FOLHA DE SP - 16/10/11
SÃO PAULO - O prefeito do Rio de Janeiro, Eduardo Paes, está prestes a cometer um pequeno crime contra as crianças da cidade. Ele deve sancionar ainda neste mês o projeto de lei recém-aprovado pela Câmara que prevê a contratação de até 600 professores para darem aulas de religião em escolas municipais.
É claro que pais são livres para educar seus filhos na fé de sua preferência, mas isso deveria ser feito no contexto de seus lares e templos. Assim como igrejas não têm o hábito de ensinar física e aritmética em seus cultos, a escola pública não deveria ensinar religião.

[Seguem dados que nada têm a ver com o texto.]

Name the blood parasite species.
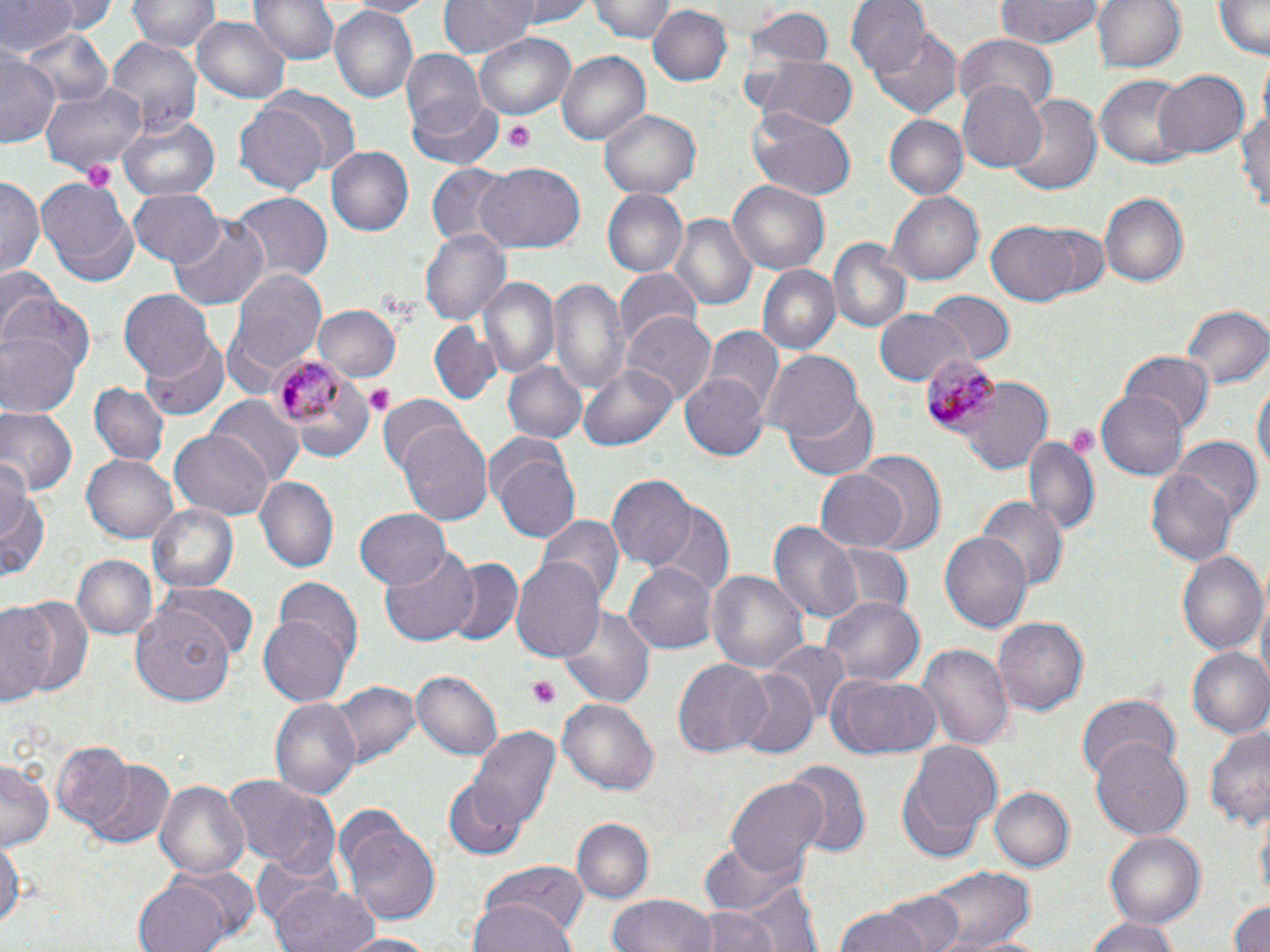

Plasmodium malariae.

Approximate bounding boxes as (x1, y1, x2, y2) in pixels. Plasmodium malariae-infected red blood cell locations: (269, 350, 345, 430), (920, 353, 1000, 434). Uninfected red blood cell locations: (14, 0, 115, 40), (130, 0, 218, 53), (252, 0, 338, 66), (344, 0, 436, 17), (438, 0, 540, 56), (506, 0, 598, 25), (592, 0, 675, 43), (847, 0, 926, 76), (994, 0, 1099, 49), (1091, 0, 1185, 74), (0, 1, 80, 57), (1214, 2, 1268, 59), (648, 4, 731, 85), (328, 7, 418, 103), (742, 7, 833, 70), (191, 17, 290, 103), (870, 23, 963, 118), (19, 27, 112, 111), (954, 33, 1057, 113), (105, 35, 203, 140), (476, 35, 575, 117), (0, 41, 59, 151), (557, 49, 650, 147), (402, 51, 484, 132), (755, 55, 857, 132), (1153, 68, 1250, 157), (1093, 73, 1194, 171), (41, 79, 148, 178), (959, 84, 1047, 172), (407, 95, 505, 171), (1008, 95, 1101, 198), (1238, 95, 1270, 216), (234, 101, 330, 193), (600, 107, 699, 199), (748, 114, 854, 201), (119, 115, 219, 202), (882, 115, 968, 198), (326, 146, 414, 235), (476, 161, 585, 251), (425, 163, 514, 247), (34, 173, 139, 280), (1, 179, 42, 279), (729, 181, 829, 273), (129, 189, 226, 265), (602, 189, 686, 277), (229, 191, 333, 282), (1101, 191, 1189, 288), (888, 193, 982, 282), (168, 215, 273, 308), (672, 215, 757, 311), (987, 221, 1081, 305), (1030, 223, 1113, 303), (421, 228, 510, 323), (828, 238, 913, 334), (756, 265, 839, 354), (0, 266, 59, 332), (224, 268, 329, 395), (614, 270, 703, 353), (480, 277, 559, 381), (549, 278, 629, 393), (119, 288, 214, 378), (0, 291, 95, 377), (925, 293, 1013, 365), (312, 304, 402, 382), (1179, 304, 1268, 391), (872, 307, 970, 388), (622, 312, 717, 405), (429, 322, 500, 405), (705, 328, 781, 414), (0, 331, 80, 418), (141, 336, 232, 420), (758, 348, 865, 443), (1121, 352, 1214, 435), (503, 360, 587, 445), (578, 365, 674, 452), (679, 371, 769, 461), (1251, 374, 1269, 488), (962, 379, 1055, 474), (90, 383, 167, 468), (1098, 388, 1191, 479), (785, 394, 877, 481), (207, 396, 305, 485), (379, 396, 467, 480), (0, 407, 77, 500), (396, 422, 493, 525), (166, 429, 275, 521), (1022, 432, 1098, 537), (485, 437, 580, 547), (1169, 438, 1261, 524), (851, 452, 946, 554), (83, 454, 180, 543), (1, 455, 37, 546), (814, 468, 911, 553), (1148, 469, 1237, 566), (608, 475, 697, 570), (0, 476, 47, 583), (254, 477, 337, 570), (977, 498, 1067, 593), (148, 504, 240, 595), (650, 505, 734, 595), (355, 508, 451, 590), (537, 515, 622, 605), (769, 519, 862, 623), (942, 530, 1033, 631), (824, 544, 914, 618), (378, 546, 482, 647), (1177, 547, 1268, 655), (73, 555, 156, 641), (514, 556, 606, 661), (444, 557, 525, 646), (625, 561, 719, 655), (706, 569, 809, 675), (272, 578, 364, 678), (162, 582, 258, 658), (820, 595, 924, 688), (0, 599, 62, 709), (561, 605, 656, 708), (132, 608, 236, 704), (260, 612, 353, 708), (992, 613, 1088, 713), (765, 642, 850, 721), (918, 643, 1012, 753), (1186, 647, 1270, 739), (673, 658, 771, 759), (410, 668, 502, 760), (728, 670, 818, 758), (827, 676, 943, 759), (330, 680, 418, 767), (1077, 692, 1182, 782), (556, 695, 659, 794), (271, 700, 359, 797), (1206, 721, 1270, 835), (468, 723, 561, 834), (1089, 739, 1192, 839), (52, 741, 132, 831), (908, 743, 1003, 838), (78, 756, 177, 847), (1, 759, 53, 854), (786, 760, 870, 854), (221, 773, 334, 870), (155, 778, 250, 882), (726, 778, 827, 877), (445, 780, 526, 859), (990, 787, 1074, 873), (337, 812, 441, 925), (572, 817, 653, 904), (1105, 832, 1203, 927), (0, 833, 23, 939), (698, 839, 806, 923), (250, 858, 343, 937), (923, 862, 1035, 949), (477, 863, 588, 941), (719, 875, 824, 952), (133, 876, 235, 952), (267, 881, 378, 952), (885, 890, 964, 952), (608, 894, 715, 952), (468, 896, 577, 952), (1225, 896, 1270, 952), (686, 907, 782, 952), (832, 908, 934, 952), (1083, 916, 1184, 952), (340, 934, 445, 951). Platelet locations: (506, 122, 536, 150), (80, 159, 119, 192), (364, 384, 394, 415), (530, 676, 559, 709). Thin blood smear. One field of a larger specimen. Light microscopy. Image is 1270×952 pixels. May-Grünwald-Giemsa stain. Captured at 1000x magnification.Identify the cell.
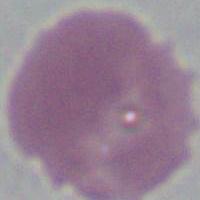
An erythrocyte.

magnification = 1000x
modality = micrographAssess this cell for malaria.
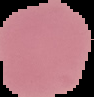
Uninfected.

Cell region segmented out of the field of view; the surrounding area is masked to black. From a thin blood smear. Image is 94×97 pixels.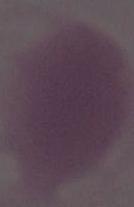 Photomicrograph. 1000x magnification. An erythrocyte is seen.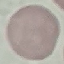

O primeiro argumento é de ordem econômica. Não faz sentido a prefeitura investir recursos numa procissão de 600 professores de religião quando ainda há tantas lacunas no ensino de matérias tão fundamentais como português e matemática.
No que diz respeito ao quadro institucional, a encrenca é ainda maior. Na trilha do governo estadual, o projeto cria um modelo de ensino religioso-confessional, que é difícil de conciliar com o princípio da laicidade do poder público. Pela proposta, de autoria da própria prefeitura, os docentes, formados em sociologia, filosofia, história ou teologia, precisarão seguir as orientações da "autoridade religiosa" que representem.
Isso significa que o professorado estará dividido em feudos eclesiásticos, nos quais cultos majoritários acabarão engolindo os minoritários, e que as tais autoridades religiosas terão poder de definir o que será ensinado aos alunos da rede pública, numa clara violação da separação entre Estado e igreja.
O pecado original, vale lembrar, não é de Paes, e sim da Constituição de 88, que estabeleceu o ensino religioso no ciclo fundamental. Mas a Carta em nenhum momento determina que se rifem cargos públicos -e com eles o futuro das crianças- como parte de um acerto que atende aos interesses eleitorais do prefeito e aos apetites de algumas igrejas.